◆ Extrait choisi
Olivier Père

La Ville abandonnée de William A. Wellman et L’Or de MacKenna de Jack Lee Thompson

Sidonis propose une nouvelle salve de westerns américains, appartenant à des courants et époques diverses, qui démontre la richesse et les diverses transformations du genre. Deux titres récemment édités en blu-ray par Sidonis, qui partagent au moins la même vedette et le même directeur de la photographie, et un sujet assez similaire, ce n’est pas rien, illustrent à la perfection la grandeur et la décadence du western, avec des métamorphoses et des influences esthétiques opposées à seulement vingt ans d’intervalle.

La Ville abandonnée (Yellow Sky, 1949, photo en tête de texte) est un chef-d’œuvre absolu du western classique, et l’un des meilleurs films de William A. Wellman, réalisateur dont il faut louer la sobriété, la rigueur et le sens de l’action. Véritable film noir transposé dans une bourgade fantôme perdue dans la Vallée de la Mort, La Ville abandonnée bénéficie d’un sublime noir et blanc crépusculaire (signée Joseph MacDonald) qui magnifie la photogénie du désert. Wellman était un véritable rebelle, un aventurier du cinéma. On sent que La Ville abandonnée a été conçu comme un véritable défi technique et humain, une épreuve à surmonter pour les comédiens et l’équipe. Le spectateur peut aisément imaginer le calvaire qui représenta le tournage des séquences inaugurales dans le désert de sel de la Vallée de la Mort, sous une chaleur infernale. Ces séquences sont inoubliables, et donnent lieu à des images extraordinaires, où les silhouettes des hors-la-loi se découpent sur l’immensité de paysages arides. La suite du récit, dans une ville fantôme uniquement habitée par un vieux prospecteur d’or et sa petite-fille, se révélera à la hauteur de ce début fulgurant.

Gregory Peck dans La Ville abandonnée

Gregory Peck dans La Ville abandonnée

Film au dépouillement tragique, La Ville abandonnée propose une réflexion morale sur l’avidité et le lucre. La violence est suggérée, la part du hors champ ou de l’ellipse est exceptionnelle, significative de l’art du cinéaste qui ne sacrifiait jamais au spectaculaire mais savait instaurer une tension exceptionnelle par le cadre, la durée des plans et le montage. Gregory Peck, toujours aussi beau, y affronte son ancien complice Richard Widmark, parfait comme d’habitude en crapule vicieuse, sous le regard amoureux d’Anne Baxter. Ce personnage de garçon manqué, qui manie la carabine et donne le coup de poing comme un homme, magnifiquement interprété par Anne Baxter, ouvre une dimension non négligeable dans La Ville abandonnée : celle de la circulation du désir, de l’éveil à la sensualité et à la féminité d’une jeune femme vivant loin de la société, de la naissance de l’amour entre une fille sauvage et un desperado sur le chemin de la rédemption.

◆ Consignes
a) D'après l'extrait, qui signe le noir et blanc de La Ville abandonnée ?
b) Recopiez fidèlement, dans l'extrait, le passage allant de « Olivier Père » jusqu'à « vingt ans d’intervalle. ».
Les items qui suivent n'ont aucun lien avec l'extrait.

◆ Jeu de données
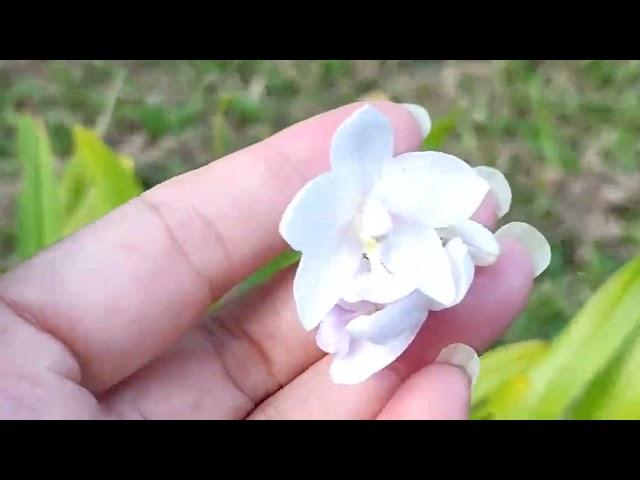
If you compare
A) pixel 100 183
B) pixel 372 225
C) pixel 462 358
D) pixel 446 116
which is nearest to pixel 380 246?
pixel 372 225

---

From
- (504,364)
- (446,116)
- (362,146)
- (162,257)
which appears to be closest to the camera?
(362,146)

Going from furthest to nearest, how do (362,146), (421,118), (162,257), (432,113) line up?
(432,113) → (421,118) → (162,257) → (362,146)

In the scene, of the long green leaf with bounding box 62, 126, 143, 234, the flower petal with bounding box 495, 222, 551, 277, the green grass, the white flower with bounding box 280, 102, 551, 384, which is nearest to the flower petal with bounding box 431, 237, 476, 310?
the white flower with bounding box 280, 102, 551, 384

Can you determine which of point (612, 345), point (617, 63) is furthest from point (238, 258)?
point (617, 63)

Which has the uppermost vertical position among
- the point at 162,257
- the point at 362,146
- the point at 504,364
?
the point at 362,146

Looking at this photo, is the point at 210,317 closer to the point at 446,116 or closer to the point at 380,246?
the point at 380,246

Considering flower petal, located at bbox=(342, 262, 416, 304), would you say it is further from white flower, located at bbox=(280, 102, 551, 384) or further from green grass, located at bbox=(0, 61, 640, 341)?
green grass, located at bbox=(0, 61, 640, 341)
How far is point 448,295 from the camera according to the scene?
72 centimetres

◆ Réponses par consigne
a) Joseph MacDonald

b)
Olivier Père

La Ville abandonnée de William A. Wellman et L’Or de MacKenna de Jack Lee Thompson

Sidonis propose une nouvelle salve de westerns américains, appartenant à des courants et époques diverses, qui démontre la richesse et les diverses transformations du genre. Deux titres récemment édités en blu-ray par Sidonis, qui partagent au moins la même vedette et le même directeur de la photographie, et un sujet assez similaire, ce n’est pas rien, illustrent à la perfection la grandeur et la décadence du western, avec des métamorphoses et des influences esthétiques opposées à seulement vingt ans d’intervalle.